DHS Secretary Alejandro Mayorkas followed the January announcement with a June order that spelled out the administration’s reasons for canceling the program, which he said endangered migrants, was ineffective and which drained resources from other agency operations.

The states of Texas and Missouri sued to keep the policy in place, arguing that their budgets would be burdened by a flood of immigrants if the policy was lifted and that Mayorkas had not laid out sufficient reasons for canceling it. A federal district judge agreed, ordering DHS to keep enforcing the program until it could provide a better explanation for canceling the program – or until Congress gave it enough money to detain every migrant who showed up at the border.

The court’s order was appealed all the way to the Supreme Court, which refused to step in to the case at that time.

DHS said it would keep enforcing MPP under court order, even as Mayorkas prepared new documentation to justify ending it. The program was briefly delayed – leading critics to accuse DHS of dragging its feet – while the U.S. negotiated with the Mexican government, which agreed in November to start accepting migrants again once the U.S. made improvements to the treatment and care of migrants.

“We have thousands of immigrants seeking asylum, crossing through the border, and as they go in, they’re sent back and they’re waiting in Mexico and while they wait in Mexico, there’s very little services that they receive either from the Mexican government or from the US,” Patiño said.

Mayorkas’ new memorandum was issued in October, but the 5th U.S. Circuit Court of Appeals was not swayed and ordered the Biden administration to keep MPP in place.
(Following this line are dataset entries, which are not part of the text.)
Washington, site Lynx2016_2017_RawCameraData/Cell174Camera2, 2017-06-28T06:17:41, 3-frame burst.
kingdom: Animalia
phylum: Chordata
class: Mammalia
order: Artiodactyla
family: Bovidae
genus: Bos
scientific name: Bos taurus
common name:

That led to a second appeal to the Supreme Court, which said it would hear the case this time.

Yael Schacher, the deputy director for the Americas and Europe at Refugees International, said there is a greater chance the court will rule in the administration’s favor this time because it is challenging a narrow part of the lower courts’ rulings.

“(The administration) is not getting into the immigrant rights arguments here, it’s not actually getting into arguments about whether or not remain in Mexico is a violation of the right to asylum, it’s not even going there,” Schacher said. “It’s basically saying, ‘The state of Texas can’t tell us what to do on this … and they’re determining our relationship with Mexico.’”

But Schacher said if the Supreme Court upholds the 5th Circuit ruling, the MPP will become a “fixture” of immigration policy.

“The state of Texas is arguing that the administration has two options under the immigration statute,” Schacher said. “It can either detain everybody who comes to the border who was not clearly admissible and if it can’t, if it’s not going to detain people, then it has to send them back.”

Schacher said that expanding the number of detention facilities to handle every migrant is not possible, and that Title 42 does not allow the detention of migrants deemed a health risk.

But Patiño said that if the Supreme Court rules in favor of the administration, it will create a foundation for immigration policy that activists can help build upon.

“Often when you have new administrations and new courts or a new Congress, it’s hard to find your foothold … so I think this will help us move forward with Title 42 and other cases that are going on,” Patiño said.

Schacher said Refugee International plans to file a brief in support of the administration, but she’s not entirely sure where the court will fall on the issue.

“It’s a little bit of a wild card what’s going to happen just because of the way this case is coming to the Court,” Schacher said. “I think it could go either way.”